I bent the tab that the float valve clip slides on so that it opened further. I initially did it just to see what would happen. I think the whole problem with the sled lies in the float adjustment. I just wanna set it right now but I don't know what they mean when they say 13.3mm? 13.3mm from what?
 
Last edited:
While I had it apart today, I tried to take the slide out so I could see where the clip on the needle is, but we couldn't figure out how to get it out?

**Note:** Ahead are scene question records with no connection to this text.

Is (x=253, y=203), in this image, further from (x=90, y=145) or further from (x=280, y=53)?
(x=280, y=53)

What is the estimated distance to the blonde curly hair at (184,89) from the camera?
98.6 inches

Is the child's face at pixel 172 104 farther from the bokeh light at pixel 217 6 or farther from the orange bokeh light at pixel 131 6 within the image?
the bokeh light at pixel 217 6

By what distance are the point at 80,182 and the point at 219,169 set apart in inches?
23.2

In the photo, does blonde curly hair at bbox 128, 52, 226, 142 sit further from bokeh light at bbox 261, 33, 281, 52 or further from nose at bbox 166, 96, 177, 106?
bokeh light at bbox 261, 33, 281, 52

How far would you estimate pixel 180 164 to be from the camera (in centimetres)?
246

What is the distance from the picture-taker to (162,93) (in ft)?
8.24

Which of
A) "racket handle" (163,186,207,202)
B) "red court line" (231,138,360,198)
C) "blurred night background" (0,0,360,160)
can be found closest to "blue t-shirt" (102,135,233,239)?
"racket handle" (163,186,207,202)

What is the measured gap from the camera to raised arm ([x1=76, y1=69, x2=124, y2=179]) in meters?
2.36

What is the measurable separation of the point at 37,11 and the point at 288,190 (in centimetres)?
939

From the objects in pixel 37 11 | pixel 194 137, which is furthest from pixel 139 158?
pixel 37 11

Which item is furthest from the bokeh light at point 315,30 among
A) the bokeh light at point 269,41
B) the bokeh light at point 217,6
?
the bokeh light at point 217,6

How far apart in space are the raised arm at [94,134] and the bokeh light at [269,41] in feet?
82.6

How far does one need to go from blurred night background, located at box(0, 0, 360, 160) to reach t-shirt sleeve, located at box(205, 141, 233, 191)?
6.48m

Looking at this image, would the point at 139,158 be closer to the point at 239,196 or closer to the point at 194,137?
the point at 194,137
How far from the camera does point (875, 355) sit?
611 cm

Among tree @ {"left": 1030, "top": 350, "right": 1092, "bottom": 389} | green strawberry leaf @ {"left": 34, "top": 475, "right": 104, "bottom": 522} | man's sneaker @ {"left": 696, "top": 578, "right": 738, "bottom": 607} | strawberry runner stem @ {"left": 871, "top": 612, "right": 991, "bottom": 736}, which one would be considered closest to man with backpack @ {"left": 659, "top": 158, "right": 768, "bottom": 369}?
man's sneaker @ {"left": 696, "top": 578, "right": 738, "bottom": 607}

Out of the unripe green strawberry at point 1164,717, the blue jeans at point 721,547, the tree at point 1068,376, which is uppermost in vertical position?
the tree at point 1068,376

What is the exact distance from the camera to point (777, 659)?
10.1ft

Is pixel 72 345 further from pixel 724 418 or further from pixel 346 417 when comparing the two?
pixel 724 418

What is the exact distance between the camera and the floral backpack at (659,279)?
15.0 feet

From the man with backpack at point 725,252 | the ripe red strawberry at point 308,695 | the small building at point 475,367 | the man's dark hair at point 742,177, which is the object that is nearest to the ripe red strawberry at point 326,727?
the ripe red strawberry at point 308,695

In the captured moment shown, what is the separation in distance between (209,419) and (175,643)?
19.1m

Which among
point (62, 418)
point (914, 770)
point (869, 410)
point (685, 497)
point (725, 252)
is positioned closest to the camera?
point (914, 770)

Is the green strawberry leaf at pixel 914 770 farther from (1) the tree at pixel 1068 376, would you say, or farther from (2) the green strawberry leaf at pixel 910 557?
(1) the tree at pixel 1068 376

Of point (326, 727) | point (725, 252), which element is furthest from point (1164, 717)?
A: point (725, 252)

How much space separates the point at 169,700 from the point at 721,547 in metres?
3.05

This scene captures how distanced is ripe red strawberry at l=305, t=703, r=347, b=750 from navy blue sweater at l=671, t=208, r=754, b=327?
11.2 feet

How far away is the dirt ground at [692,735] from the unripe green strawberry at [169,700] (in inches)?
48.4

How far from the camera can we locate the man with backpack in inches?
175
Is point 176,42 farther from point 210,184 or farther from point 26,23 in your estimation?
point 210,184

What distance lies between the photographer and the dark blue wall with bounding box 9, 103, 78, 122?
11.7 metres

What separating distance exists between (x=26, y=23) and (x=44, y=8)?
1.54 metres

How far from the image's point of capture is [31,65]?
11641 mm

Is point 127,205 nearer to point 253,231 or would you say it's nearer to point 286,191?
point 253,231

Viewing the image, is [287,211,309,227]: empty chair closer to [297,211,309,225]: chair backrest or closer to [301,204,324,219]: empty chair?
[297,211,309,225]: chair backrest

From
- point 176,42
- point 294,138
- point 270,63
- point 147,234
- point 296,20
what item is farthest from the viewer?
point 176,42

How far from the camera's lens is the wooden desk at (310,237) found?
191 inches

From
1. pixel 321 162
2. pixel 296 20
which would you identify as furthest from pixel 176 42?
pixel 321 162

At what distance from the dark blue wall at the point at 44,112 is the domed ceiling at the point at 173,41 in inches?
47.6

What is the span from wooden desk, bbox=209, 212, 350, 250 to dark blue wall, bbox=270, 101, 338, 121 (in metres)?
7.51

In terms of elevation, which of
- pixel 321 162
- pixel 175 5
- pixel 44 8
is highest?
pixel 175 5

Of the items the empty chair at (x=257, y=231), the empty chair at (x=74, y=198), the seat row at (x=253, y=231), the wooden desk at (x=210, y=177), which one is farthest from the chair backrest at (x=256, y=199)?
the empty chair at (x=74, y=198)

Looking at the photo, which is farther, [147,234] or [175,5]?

What's the trick?
 
well on the float there are two adjustment tangs one that adjusts height one that adjusts drop, the one closest two bowl edge is for drop and the one over the needle is for height, the measurement is from the bowl mating surface(some with gasket some without) to top edge (farthest edge from mating surface) or noted spot, now to check needles you take off cover then turn throttle shaft to bring up slide and you will see the little screws you must take them out and under that arm is where they sit, i beleive it tells you in tech section
 
it should be in carb settings in manual or i measure the distance to bowl bottom or longest un obstrucked drop if there is something it could jamb on and set it there, you just dont want the needle two drop out or jamb when the float is droppped i aways give it the max, because too little it will run lean on top. probably just me but if i dont have a spec thats what i ve done for years
 
Still having some issues but its definitely rideable. I have to "roll" into the throttle though. If I try to just get on it hard or pin it, it hesitates for 1/2-3/4 second then takes off. If I give it choke, it revs up like it should. I know what your going to say. "Carbs Dirty" but I am 100% sure they are clean. Float heights are set to specs as well. As of right now, I am 2 turns out on the fuel screw. If I give it choke and it revs up better, that would indicate a "lean" condition in the pilot circuit. Pilot jets are stock. I would like to get rid of that hesitation. Should I go further on the fuel screw to say 2 1/4 - 2 1/3 turns out?